Gilda Policastro / Prima, durante e dopo “l’ultima” poesia

Gilda Policastro, L’ultima poesia, Mimesis, pp. 195, euro 18,00 stampa, euro 12,99 epub

L’idea di questo libro percorre il tempo, se non dall’origine (ma potremmo supporre che ciò avvenga per varchi laterali), certamente da quanto si definisce “ultimo” in uno spazio prima analizzato e poi occupato. Perché, alla fine dei conti, Gilda Policastro questo fa, confronta ogni materiale raccolto negli archivi, ne scorre gli indici – costruendoli se non ne trova – e infine tiene ben stretto a sé il proposito di confrontare, cartografare, condividere con slancio un percorso che conosce bene, dilatando progressivamente l’attualità. Dunque, spazio e tempo vengono convogliati sulla pagina da un occhio preciso, indagatore e affabulante in perfetto equilibrio tra provocazioni avanguardistiche e questioni critiche tuttora sorvegliate. O rimesse in circolo da menti lucide e reattive accanto a fallibili prove di garbati (e avventati) epigoni. Se ne esistono di sgarbati, non intendiamo qui osservarli. Non sarebbe utile servizio alla raccolta di saggi e infastidirebbe invano l’autrice, ben lontana dai corteggiatori incompetenti.

L’insostituibile premessa attua un utile reloaded intorno ai Novissimi (era il 1961, ricordate?), a Sanguineti, a Balestrini, a Giuliani, e poi Pagliarani e Porta senza lasciare indietro Costa e magari Spatola, e giunge infine a nomi che per qualcuno potranno sembrare inediti: Ventroni, Giovenale, Ottonieri, Bortolotti, Inglese, e altri che inediti non sono affatto ma occorrerà ritrovarli in edizioni poco diffuse o microedizioni. D’altronde accadeva, è sempre accaduto. Il Laborintus del ’56 per l’editore Magenta… I Novissimi del ’61 per Rusconi e Paolazzi e molto altro occorrerà tirar fuori dai depositi, non accontentandosi di facili ristampe (ma non sempre ne esistono). Dobbiamo affidarci a Note, Indice dei nomi, Bibliografia, a quanto Policastro ci regala aiutando nel compito (spesso arduo) di assumere novità o titillare la memoria dei più anziani. Un ausilio che va considerato immergendoci nelle cospicue profondità che ogni capitolo del volume obbliga ad affrontare: le mutazioni nei decenni indotte alla poesia da salti d’epoca, salti tecnologici e perfino dall’ultima pandemia.

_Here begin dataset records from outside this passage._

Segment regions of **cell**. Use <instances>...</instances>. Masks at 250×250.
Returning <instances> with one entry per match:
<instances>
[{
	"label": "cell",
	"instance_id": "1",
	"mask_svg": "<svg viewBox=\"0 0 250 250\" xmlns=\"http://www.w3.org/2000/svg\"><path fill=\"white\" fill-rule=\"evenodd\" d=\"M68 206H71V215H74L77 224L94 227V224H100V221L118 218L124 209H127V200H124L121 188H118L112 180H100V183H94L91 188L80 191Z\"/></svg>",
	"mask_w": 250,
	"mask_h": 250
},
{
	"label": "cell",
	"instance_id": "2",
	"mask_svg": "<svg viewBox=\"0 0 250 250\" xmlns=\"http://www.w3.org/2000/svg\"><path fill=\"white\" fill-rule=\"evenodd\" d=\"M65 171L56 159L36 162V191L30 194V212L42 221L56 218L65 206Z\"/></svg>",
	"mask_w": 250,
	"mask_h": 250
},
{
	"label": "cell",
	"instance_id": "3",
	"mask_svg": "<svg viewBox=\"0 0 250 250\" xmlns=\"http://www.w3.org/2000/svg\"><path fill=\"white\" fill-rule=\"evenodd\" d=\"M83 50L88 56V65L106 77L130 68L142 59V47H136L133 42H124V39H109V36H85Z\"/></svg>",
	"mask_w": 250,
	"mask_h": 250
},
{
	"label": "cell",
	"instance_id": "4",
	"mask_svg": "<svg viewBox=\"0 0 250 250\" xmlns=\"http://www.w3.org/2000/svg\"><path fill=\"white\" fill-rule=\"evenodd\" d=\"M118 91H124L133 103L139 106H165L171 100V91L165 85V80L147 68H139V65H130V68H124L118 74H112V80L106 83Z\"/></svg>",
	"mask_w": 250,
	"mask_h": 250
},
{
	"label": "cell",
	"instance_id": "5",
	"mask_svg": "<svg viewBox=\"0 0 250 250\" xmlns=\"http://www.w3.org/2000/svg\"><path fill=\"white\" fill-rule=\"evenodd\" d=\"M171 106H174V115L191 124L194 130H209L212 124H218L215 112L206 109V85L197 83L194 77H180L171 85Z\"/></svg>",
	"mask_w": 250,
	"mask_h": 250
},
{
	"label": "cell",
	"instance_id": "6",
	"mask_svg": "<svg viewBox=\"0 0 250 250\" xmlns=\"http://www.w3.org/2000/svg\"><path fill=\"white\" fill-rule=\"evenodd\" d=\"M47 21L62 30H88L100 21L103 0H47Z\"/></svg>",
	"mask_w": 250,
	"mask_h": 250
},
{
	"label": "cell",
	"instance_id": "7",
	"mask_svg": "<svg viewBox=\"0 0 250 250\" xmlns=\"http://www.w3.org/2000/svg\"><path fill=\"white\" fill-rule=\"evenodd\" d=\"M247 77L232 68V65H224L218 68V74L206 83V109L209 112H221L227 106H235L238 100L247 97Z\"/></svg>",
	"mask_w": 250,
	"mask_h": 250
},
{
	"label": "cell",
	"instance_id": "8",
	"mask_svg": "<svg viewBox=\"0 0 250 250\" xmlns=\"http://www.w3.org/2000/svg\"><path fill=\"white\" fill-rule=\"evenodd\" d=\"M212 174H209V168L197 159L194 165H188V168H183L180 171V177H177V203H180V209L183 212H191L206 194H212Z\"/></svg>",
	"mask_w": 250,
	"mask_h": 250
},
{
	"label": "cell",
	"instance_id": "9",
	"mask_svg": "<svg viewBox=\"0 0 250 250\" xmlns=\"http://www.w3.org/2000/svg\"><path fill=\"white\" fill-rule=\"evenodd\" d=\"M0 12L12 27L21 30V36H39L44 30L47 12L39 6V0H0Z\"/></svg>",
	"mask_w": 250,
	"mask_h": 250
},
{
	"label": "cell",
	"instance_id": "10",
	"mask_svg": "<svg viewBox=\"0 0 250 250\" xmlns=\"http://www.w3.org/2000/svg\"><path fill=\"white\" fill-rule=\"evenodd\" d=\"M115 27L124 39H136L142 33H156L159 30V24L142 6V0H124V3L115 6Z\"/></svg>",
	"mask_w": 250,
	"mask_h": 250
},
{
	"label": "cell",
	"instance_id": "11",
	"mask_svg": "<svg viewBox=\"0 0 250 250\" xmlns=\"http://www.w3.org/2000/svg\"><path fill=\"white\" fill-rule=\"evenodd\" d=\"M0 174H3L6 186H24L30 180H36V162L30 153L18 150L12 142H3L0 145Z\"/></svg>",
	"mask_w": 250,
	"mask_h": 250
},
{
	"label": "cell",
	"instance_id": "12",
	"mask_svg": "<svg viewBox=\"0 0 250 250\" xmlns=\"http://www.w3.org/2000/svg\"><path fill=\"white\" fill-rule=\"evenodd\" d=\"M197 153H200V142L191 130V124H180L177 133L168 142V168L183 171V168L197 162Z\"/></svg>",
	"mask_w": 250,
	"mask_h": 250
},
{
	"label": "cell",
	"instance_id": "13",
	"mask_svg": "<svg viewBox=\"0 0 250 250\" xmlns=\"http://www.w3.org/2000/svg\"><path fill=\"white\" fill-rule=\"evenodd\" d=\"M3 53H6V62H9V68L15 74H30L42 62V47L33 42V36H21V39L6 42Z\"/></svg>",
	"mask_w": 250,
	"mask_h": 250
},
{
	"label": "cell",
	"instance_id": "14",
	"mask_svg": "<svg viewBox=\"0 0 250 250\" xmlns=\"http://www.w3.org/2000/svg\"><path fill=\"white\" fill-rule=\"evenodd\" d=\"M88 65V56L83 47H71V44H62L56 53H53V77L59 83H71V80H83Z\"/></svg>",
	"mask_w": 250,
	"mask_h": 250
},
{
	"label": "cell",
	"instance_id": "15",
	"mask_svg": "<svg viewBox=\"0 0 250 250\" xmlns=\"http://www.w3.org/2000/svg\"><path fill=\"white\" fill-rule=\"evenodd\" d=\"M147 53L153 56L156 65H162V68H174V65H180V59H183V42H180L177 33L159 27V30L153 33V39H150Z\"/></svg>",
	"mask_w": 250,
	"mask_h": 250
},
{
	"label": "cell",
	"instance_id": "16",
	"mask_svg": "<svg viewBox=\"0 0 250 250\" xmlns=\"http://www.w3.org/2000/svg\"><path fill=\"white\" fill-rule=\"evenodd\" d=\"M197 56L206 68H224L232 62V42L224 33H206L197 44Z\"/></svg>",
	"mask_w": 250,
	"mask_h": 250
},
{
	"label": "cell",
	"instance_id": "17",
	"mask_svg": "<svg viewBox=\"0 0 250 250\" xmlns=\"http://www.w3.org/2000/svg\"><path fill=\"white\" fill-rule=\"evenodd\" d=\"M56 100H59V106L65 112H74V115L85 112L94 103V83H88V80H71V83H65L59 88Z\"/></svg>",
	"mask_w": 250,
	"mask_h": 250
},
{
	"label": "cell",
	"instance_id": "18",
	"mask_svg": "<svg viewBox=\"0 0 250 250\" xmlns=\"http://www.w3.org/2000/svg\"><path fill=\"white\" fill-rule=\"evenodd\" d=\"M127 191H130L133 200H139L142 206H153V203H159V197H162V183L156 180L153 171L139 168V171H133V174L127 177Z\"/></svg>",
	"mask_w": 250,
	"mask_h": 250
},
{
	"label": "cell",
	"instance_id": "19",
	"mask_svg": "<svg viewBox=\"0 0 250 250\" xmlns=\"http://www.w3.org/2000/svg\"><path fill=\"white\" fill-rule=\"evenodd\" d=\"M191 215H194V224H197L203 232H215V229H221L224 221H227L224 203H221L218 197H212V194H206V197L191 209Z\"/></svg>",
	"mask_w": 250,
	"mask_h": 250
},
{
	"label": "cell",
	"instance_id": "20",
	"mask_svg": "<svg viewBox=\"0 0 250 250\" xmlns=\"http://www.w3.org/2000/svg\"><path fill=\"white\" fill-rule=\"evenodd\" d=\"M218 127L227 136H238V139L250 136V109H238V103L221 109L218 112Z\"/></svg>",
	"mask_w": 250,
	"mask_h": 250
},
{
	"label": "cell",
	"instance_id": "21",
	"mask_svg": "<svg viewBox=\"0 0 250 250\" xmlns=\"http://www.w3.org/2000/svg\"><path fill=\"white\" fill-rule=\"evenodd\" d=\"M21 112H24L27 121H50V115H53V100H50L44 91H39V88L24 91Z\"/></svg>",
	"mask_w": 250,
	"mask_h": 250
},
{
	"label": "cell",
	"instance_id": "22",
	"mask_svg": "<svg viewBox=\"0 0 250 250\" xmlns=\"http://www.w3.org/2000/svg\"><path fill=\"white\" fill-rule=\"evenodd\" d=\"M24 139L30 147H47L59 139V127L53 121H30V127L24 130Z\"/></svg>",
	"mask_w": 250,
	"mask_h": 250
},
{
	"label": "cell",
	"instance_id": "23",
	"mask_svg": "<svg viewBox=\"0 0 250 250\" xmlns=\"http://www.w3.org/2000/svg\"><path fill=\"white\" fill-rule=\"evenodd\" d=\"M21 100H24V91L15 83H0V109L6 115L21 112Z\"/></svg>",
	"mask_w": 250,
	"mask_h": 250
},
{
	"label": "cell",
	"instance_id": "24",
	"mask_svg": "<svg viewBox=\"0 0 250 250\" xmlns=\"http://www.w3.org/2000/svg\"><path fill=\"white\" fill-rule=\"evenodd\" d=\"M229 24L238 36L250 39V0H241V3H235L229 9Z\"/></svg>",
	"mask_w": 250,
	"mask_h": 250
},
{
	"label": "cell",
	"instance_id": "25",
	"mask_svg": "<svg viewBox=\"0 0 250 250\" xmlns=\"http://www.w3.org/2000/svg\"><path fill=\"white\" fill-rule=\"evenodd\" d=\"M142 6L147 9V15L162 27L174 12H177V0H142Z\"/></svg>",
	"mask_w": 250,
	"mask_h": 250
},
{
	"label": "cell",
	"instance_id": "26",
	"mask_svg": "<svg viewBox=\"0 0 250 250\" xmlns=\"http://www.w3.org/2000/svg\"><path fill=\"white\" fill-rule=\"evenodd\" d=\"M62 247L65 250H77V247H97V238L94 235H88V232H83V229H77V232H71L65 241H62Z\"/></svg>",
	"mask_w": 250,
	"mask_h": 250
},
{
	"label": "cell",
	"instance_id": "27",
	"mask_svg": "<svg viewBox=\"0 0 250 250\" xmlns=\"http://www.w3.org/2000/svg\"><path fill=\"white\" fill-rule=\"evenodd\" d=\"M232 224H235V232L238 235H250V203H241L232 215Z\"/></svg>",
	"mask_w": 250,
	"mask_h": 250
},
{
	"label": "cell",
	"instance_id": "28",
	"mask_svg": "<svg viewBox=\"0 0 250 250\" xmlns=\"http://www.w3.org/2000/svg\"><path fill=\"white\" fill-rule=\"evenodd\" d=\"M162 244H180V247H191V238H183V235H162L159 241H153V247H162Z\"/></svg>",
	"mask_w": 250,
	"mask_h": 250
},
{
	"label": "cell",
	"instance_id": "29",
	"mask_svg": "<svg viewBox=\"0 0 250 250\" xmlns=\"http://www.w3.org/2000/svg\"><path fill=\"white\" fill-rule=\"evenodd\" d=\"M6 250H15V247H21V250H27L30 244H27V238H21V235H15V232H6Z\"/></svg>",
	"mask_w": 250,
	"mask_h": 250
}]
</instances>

Se pubblico o non-pubblico di poesia desidera avventurarsi nei generi (se tale termine ha ancora un senso dopo il varco del secolo e la necessità di toglierli di mezzo auspicata da Giuliani più di sessant’anni fa), e nei giudizi in qualche modo mitici dell’avventura neoavanguardista, nei molti sensi in cui è possibile usare il termine “critica”, questo libro fa per voi. E se c’è bisogno di distinguere, di riscattare o disperdere antichi idilli, Policastro agisce nel mondo di progetti, difficoltà, ansie e mal di pancia. Senza dubbio qui si può capire quanto l’enigmaticità della poesia penetri nelle generazioni, non senza produrre danni talvolta (si pensi a Pound) ma spesso istituendo ricchi e sapienti imprevisti: un gran numero di sconfinamenti, potremmo dire, che hanno inaugurato – e si spera ancora inaugurino – pratiche e linguaggi utili a questi anni Venti del Duemila per molti modi terribili.

Ma il desiderio di storicizzare si sente fra le pagine, se non altro per aggiornare certe considerazioni o correggere analisi riguardanti soprattutto la situazione delle avanguardie. Da restituire al lettore prove e proposte non mancano, da Sanguineti a Ventroni i linguaggi che interagiscono con la realtà qui trovano analisi fenomenologiche assai precise e intriganti. Di fronte all’impoverimento delle tematiche il gesto di Policastro serve a esporre poetiche imbroglione e spregi virulenti disciolti nella liquidità contemporanea. Fra correnti e controcorrenti, addentrandosi in efficacia e intensità, testi per nulla agevoli, remix ironici o seri, tradizioni fin de siècle (ma giova ripensare ai capolavori Satura, Pasque e Postkarten, triade d’anni Settanta), la ricerca prosegue tra relazioni e sconnessioni fino all’avanzante robotizzazione del pensiero sperando che i nuovi-nuovi abbiano agio di rivolgersi al lettore con gran forza e minimi indugi (e verificabili materiali preesistenti) in questo tempo turbato.